Artist Profiles: Pete Hocking
Cape Cod Art / ART Annual 2025 / Art & Entertainment
Writer: Hannah Eaton
Artist Profiles: Pete Hocking

Cape Cod Art / ART Annual 2025 / Art & Entertainment
Writer: Hannah Eaton
For lifelong artist Pete Hocking, memory is instrumental to his work, both in the way it is created and the way it is beheld and experienced. Hocking has spent most of his life wandering the beaches and forests of Cape Cod, the last twelve years as a permanent resident. It was remembering walks he took with his parents as a child that sparked his love for the Cape Cod National Seashore. And he hopes that same feeling is captured by others.

Says Hocking, “Instead of someone looking at my work and saying ‘Oh, that’s Sunken Meadow Beach,’ I want them to say, ‘This reminds me of a trip to the beach I took ten years ago.’”
And Hocking accomplishes this with an almost magical potency. Through his sweeping dunes and deep waters, the viewer can imagine themself transported to the very spot being captured. Hocking’s use of oils for his canvases, he says, is an ode to the connection between oil paint and nature, the former being made of seed oils.

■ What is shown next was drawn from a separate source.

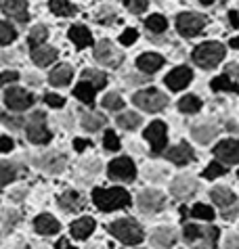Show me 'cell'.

Hocking has been creating art since his youth. After 25 years spent teaching at universities like Rhode Island School of Design and Goddard College, as well as working in social activism and public engagement, Hocking’s work became a more serious focus. He has since lent his teaching abilities to the Cape community, leading workshops at the Truro Center for the Arts, the Provincetown Art Association and Museum, and the Fine Arts Work Center, as well as private workshops and lessons. A self-described lifelong learner, Hocking focuses on individualized study and practice with his students, as they range in age from their twenties to their golden years with varied levels of experience.
Hocking says, “I tell all of my students, ‘If you came here to paint like me, you’re in the wrong place. I’m here to help you paint like you.’”
Hocking often works on many projects at a time in his studio. Smaller canvases of four-by-six inches are used to “test out ideas,” which he then translates onto larger canvases, often three-by-three feet.
“I learn something new from every painting,” says Hocking. “When I figure something out in one painting, it often solves something else going on in the studio.”
When creating art seems challenging, Hocking reflects with a simple question: “Am I finding the poetry in my work?” While there is constant beauty to be found across the Cape and Islands, he examines whether his documentation honors the emotion, the feeling of the place?
His best advice for visitors and residents of the Cape is to journey more outside of their town’s bubble. Otherwise, Hocking would have never found the places he represents in his work. “We live in a very unique place,” he says. “Look for the places people never go to. Drive one more beach down. Walk that extra half a mile. It’ll rock your world.”
Hocking is represented by AMZehnder Gallery in Wellfleet. His exhibits this summer will be Memorial Day Weekend and Labor Day Weekend 2025.